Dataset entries
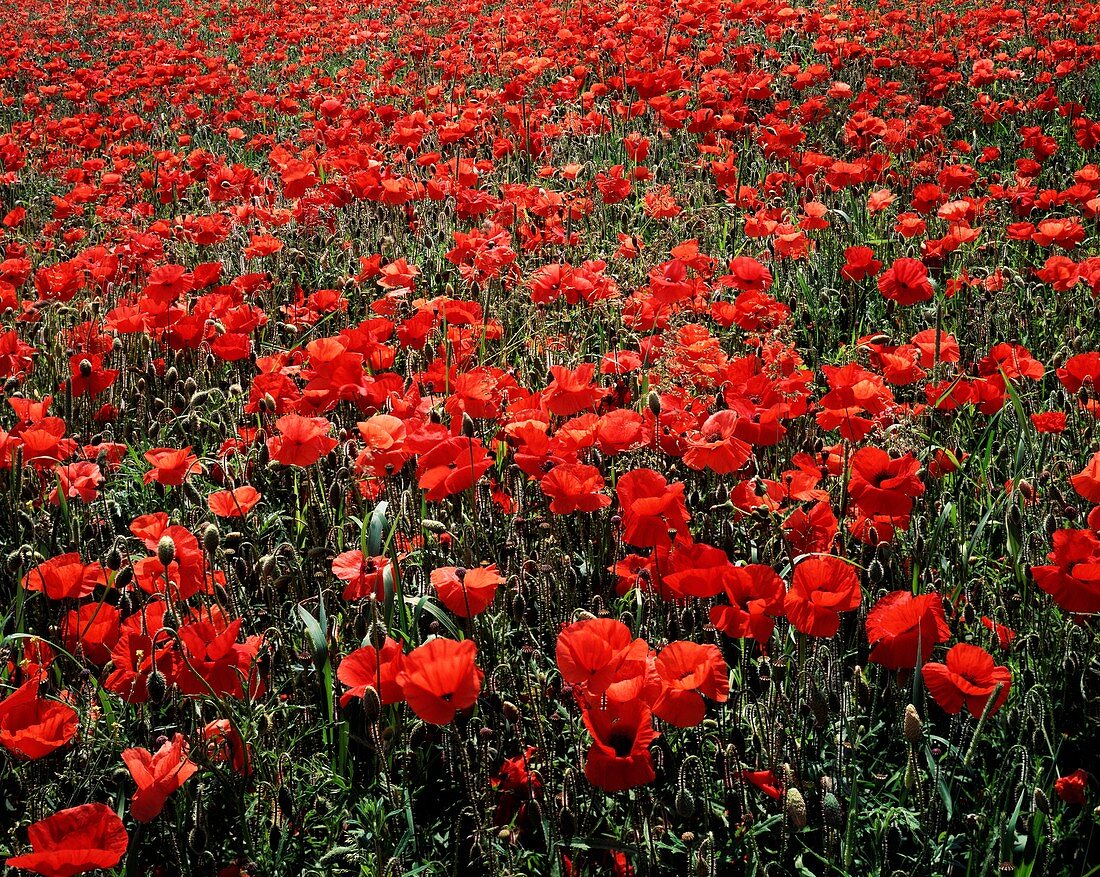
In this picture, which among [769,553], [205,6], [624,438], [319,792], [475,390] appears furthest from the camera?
[205,6]

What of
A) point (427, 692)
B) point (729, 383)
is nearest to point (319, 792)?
point (427, 692)

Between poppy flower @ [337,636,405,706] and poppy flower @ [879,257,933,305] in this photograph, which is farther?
poppy flower @ [879,257,933,305]

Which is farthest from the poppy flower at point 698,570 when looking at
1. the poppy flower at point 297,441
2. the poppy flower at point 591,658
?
the poppy flower at point 297,441

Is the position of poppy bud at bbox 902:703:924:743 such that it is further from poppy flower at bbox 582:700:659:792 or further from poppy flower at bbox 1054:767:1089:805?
poppy flower at bbox 582:700:659:792

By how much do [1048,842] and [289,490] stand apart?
2230 millimetres

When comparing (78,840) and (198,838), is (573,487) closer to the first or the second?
(198,838)

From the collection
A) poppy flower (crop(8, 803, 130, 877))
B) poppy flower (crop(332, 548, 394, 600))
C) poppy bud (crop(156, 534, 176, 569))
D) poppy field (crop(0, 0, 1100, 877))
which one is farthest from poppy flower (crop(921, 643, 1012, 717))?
poppy bud (crop(156, 534, 176, 569))

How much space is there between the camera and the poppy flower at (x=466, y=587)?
202 centimetres

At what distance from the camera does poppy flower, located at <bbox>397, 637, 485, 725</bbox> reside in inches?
66.2

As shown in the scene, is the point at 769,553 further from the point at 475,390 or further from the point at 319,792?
the point at 319,792

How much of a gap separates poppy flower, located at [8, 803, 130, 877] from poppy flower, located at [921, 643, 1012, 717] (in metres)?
1.34

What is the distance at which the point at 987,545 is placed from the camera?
2.61 meters

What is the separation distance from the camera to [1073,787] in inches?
70.9

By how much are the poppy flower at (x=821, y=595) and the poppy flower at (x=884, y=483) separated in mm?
380
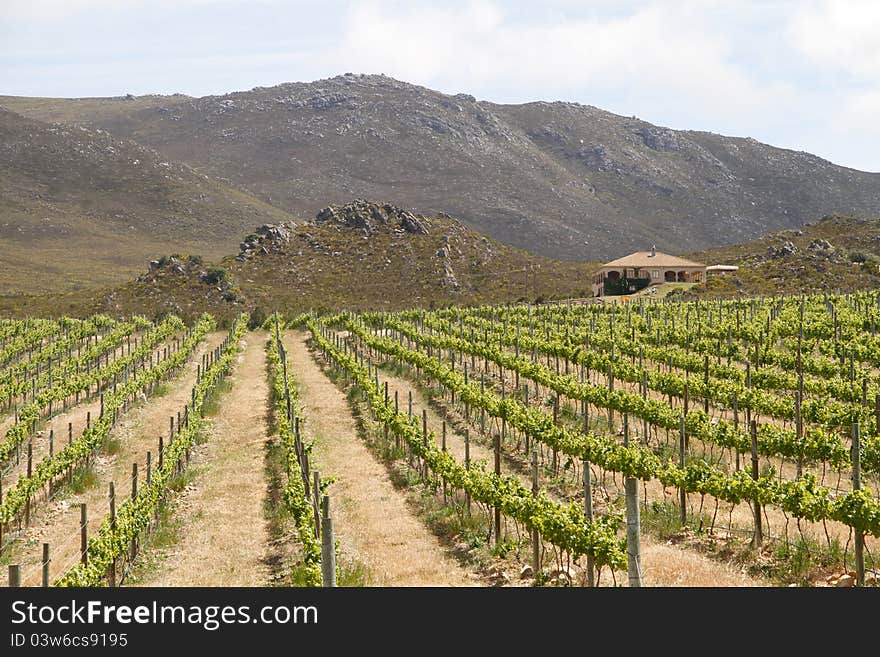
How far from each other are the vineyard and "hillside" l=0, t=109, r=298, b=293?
253 ft

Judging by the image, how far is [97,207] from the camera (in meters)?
130

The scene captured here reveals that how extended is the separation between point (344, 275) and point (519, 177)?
9414 cm

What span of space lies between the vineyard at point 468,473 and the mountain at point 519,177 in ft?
351

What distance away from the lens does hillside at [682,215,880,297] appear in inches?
2653

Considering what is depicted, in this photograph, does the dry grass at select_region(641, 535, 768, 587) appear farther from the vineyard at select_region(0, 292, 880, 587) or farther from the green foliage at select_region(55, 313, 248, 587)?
the green foliage at select_region(55, 313, 248, 587)

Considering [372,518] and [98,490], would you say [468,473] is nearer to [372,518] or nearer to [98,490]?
[372,518]

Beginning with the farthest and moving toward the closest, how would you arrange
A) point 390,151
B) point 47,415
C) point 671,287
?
point 390,151
point 671,287
point 47,415

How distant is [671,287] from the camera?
71.7 meters

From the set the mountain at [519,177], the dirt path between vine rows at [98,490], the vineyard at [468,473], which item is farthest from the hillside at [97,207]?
the vineyard at [468,473]

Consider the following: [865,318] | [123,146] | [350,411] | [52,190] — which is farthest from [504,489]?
[123,146]

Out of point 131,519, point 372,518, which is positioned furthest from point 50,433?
point 372,518
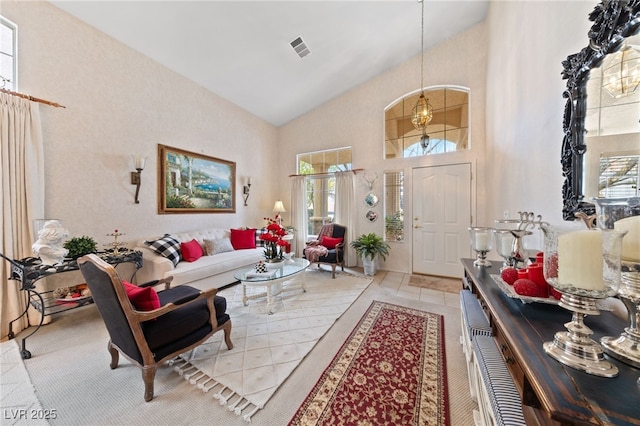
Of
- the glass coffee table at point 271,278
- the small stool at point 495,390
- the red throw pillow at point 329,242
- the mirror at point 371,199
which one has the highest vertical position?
the mirror at point 371,199

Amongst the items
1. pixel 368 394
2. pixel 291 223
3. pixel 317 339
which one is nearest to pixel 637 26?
pixel 368 394

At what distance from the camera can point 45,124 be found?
2.43 m

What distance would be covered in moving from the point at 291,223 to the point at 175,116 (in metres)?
3.13

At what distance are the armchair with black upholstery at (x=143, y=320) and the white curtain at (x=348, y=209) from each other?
10.9 ft

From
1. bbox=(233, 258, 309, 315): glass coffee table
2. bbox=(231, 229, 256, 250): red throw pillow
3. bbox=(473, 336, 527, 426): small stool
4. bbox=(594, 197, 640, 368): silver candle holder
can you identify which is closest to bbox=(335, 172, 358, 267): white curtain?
bbox=(233, 258, 309, 315): glass coffee table

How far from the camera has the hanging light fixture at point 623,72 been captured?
0.96m

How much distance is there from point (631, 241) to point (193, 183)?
4560mm

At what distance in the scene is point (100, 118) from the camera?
2.82 m

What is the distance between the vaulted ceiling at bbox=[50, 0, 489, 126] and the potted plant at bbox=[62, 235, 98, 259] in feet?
8.52

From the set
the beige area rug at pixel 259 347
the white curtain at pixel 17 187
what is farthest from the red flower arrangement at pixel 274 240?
the white curtain at pixel 17 187

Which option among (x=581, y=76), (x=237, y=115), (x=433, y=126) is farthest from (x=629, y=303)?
(x=237, y=115)

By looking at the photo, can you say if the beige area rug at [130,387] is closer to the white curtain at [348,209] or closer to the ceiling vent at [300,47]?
the white curtain at [348,209]

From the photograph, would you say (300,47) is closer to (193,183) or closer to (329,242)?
(193,183)

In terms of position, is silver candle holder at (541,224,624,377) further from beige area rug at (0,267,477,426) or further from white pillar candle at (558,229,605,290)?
beige area rug at (0,267,477,426)
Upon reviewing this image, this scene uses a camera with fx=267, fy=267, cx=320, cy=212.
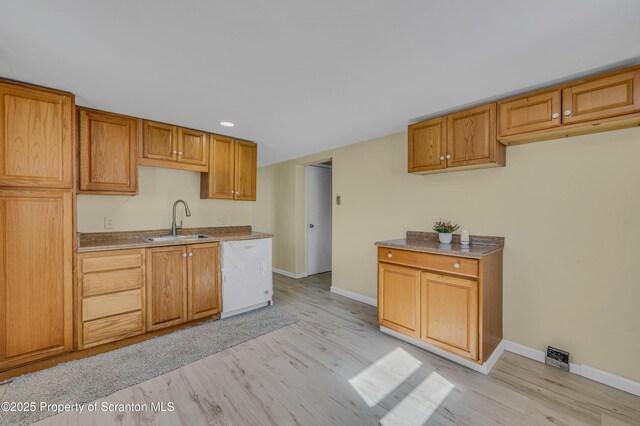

## Exercise aim
Please copy every line of the data above that contains the string "throw".

## Final result
- the red throw pillow at point 329,242
2. bbox=(231, 229, 256, 250): red throw pillow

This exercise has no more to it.